Von den derzeitigen verbliebenen 14 Grundschulen ohne Ganztagsangebot gibt es solche mit und ohne Interessensbekundung für den Ganztag (Anlage 1). Allen gleich ist ein stetig steigender Betreuungsbedarf, gekennzeichnet durch eine anhaltende Nachfrage durch Eltern nach Betreuungsplätzen.

Grundschulen mit Betreuungsmaßnahmen aus dem „Feuerwehrtopf“

Im Jahr 2013 wurde mit politischem Beschluss der sogenannte „Feuerwehrtopf“ für die Einrichtung zusätzlicher Betreuungsmaßnahmen für Grundschulkinder eingerichtet. Diese Betreuungsangebote werden in den Stadtteilen vorgehalten, in denen erst zu späteren Zeitpunkten Grundschulen zu Ganztagsgrundschulen ausgebaut werden können. Diese Maßnahmen stellen eine Übergangslösung zur Ganztagsgrundschule dar und enden mit dem Ganztagsschulstart einer Grundschule.

Mit den finanziellen Mitteln des „Feuerwehrtopf“ konnten seinerzeit Betreuungsmaßnahmen mit 25 bis 100 Plätzen in Schulbezirken eingerichtet werden, in denen ein hoher Betreuungsbedarf festgestellt wurde. Im Unterschied zu einer Ganztagsgrundschule stehen bei diesen Betreuungsangeboten keine eigenen Räumlichkeiten zur Verfügung, sodass das Betreuungsangebot durch Doppelnutzung in den Schulräumen der Grundschulen stattfindet.

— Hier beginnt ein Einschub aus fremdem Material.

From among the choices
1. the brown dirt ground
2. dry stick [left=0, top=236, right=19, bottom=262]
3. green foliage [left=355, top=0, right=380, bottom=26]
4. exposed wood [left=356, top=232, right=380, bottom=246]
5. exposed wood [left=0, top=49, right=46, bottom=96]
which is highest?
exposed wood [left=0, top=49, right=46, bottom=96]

Mithin sind die Betreuungsmaßnahmen aus den Mitteln des „Feuerwehrtopfs“ hinsichtlich der Betreuungsplatzanzahl begrenzt. Jedoch konnten in der Vergangenheit gute Lösungen für eine Vielzahl an Betreuungsangeboten geschaffen und dem Mangel an ausreichender Nachmittagsbetreuung an den Grundschulen ohne Ganztagsbetrieb, sowie einer Abwanderung an umliegende Ganztagsgrundschulen entgegengewirkt werden.

Um Eltern auch an Grundschulen ohne Ganztag ein qualitatives Betreuungsangebot vorzuhalten, ist es notwendig die qualitative Ausgestaltung in Bezug auf Raum, personeller Ausstattung (u.a. Vor- und Nachbereitungszeiten und Koordination), Umfang der Ferienbetreuung und Mittagessen bei der Ausweitung des „Feuerwehrtopfes“ anzupassen.

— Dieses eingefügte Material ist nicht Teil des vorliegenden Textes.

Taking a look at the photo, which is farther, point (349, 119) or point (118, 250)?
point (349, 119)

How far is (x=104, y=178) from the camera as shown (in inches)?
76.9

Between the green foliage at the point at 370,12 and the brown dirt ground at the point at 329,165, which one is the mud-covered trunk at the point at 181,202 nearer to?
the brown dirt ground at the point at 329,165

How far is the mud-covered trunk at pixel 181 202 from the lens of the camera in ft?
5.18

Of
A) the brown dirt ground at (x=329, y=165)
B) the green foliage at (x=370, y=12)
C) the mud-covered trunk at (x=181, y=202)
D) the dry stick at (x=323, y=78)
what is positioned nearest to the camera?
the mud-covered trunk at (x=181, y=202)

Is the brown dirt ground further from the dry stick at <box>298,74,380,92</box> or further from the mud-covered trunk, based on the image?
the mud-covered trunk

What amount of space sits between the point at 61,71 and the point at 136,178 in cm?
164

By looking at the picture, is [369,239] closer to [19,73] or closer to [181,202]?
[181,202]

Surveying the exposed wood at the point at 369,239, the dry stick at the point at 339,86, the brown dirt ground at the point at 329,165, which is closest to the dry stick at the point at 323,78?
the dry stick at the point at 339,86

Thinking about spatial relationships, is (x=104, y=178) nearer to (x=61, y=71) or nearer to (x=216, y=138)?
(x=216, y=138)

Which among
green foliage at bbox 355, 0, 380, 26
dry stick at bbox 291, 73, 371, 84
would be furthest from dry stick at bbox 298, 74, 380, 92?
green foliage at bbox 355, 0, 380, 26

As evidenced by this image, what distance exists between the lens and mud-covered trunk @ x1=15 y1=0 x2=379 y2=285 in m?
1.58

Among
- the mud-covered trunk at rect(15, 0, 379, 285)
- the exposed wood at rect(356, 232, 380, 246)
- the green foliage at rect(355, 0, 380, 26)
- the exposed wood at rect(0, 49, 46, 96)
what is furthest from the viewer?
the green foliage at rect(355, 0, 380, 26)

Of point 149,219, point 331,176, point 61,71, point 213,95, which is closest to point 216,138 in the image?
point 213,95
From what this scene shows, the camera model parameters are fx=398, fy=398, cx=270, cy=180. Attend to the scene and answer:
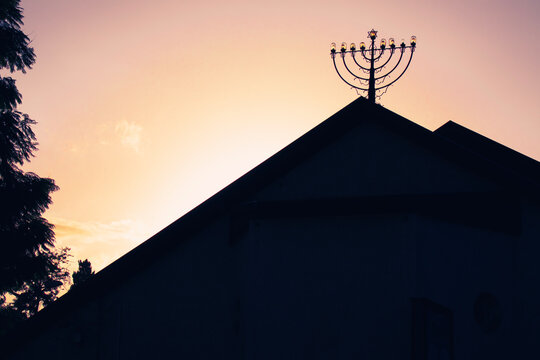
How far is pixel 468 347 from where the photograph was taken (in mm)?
7477

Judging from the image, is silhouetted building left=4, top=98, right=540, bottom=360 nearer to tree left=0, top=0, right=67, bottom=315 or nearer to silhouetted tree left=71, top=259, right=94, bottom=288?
tree left=0, top=0, right=67, bottom=315

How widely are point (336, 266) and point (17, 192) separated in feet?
48.5

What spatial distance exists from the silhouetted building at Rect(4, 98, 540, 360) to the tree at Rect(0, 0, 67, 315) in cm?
825

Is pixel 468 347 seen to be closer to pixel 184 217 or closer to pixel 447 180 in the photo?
pixel 447 180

Zur Erfüllung des Rechtsanspruchs in der LHH werden daher die Grundschulen betrachtet, die noch nicht im Ganztagsbetrieb sind. Hierzu wird die Verwaltung gemeinsam mit den Schulen Umsetzungskonzepte entwickeln und schulstandortspezifisch prüfen, wie die Grundschulkinderbetreuung bedarfsgerecht umgesetzt werden kann.

Um Eltern die das Betreuungsangebot des „Feuerwehrtopfs“ in Anspruch nehmen nicht schlechter zu stellen, soll künftig ein Kostenzuschuss für die Mittagessenversorgung gezahlt werden, analog dem städtischen Mittagessenzuschuss für die Ganztagsschulbetreuung.

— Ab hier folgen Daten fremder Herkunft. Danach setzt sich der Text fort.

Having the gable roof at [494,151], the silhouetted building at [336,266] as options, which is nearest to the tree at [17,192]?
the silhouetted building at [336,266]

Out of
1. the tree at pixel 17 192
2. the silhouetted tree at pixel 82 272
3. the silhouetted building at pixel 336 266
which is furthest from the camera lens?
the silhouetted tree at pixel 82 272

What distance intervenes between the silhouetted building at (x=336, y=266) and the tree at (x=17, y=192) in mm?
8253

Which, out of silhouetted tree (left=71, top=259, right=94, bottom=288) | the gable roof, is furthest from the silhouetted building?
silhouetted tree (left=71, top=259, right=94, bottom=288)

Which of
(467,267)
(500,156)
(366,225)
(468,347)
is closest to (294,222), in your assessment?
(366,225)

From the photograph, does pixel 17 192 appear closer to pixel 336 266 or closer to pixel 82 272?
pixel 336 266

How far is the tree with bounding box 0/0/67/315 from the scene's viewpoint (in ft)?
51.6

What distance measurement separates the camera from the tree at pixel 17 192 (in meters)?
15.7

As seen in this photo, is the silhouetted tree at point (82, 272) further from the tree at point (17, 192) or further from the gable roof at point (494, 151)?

Das Betreuungsangebot „Feuerwehrtopf“ soll künftig die neue Bezeichnung „GanztagsBrückenHannover (GBH)“ erhalten.
Um an Grundschulstandorten ohne Ganztagsbetrieb den Rechtsanspruch auf Grundschulkinderbetreuung erfüllen zu können, bedarf es zusätzlicher Flächen, insbesondere für die Mittagessenversorgung. Hierzu ist für jeden Standort eine individuelle Betrachtung vorzunehmen, Alternativen abzuwägen und eine wirtschaftliche Entscheidung herbeizuführen. Möglichkeiten könnten hier z. B. die Errichtung von mobilen Raumeinheiten für die Abbildung von Betreuungsplätzen an Grundschulen sein, sowie die Anmietung von Räumen in der Nähe von Schulstandorten.

Die Verwaltung wird die politischen Gremien zum Sachstand und zur Umsetzung der Drucksache regelmäßig informieren.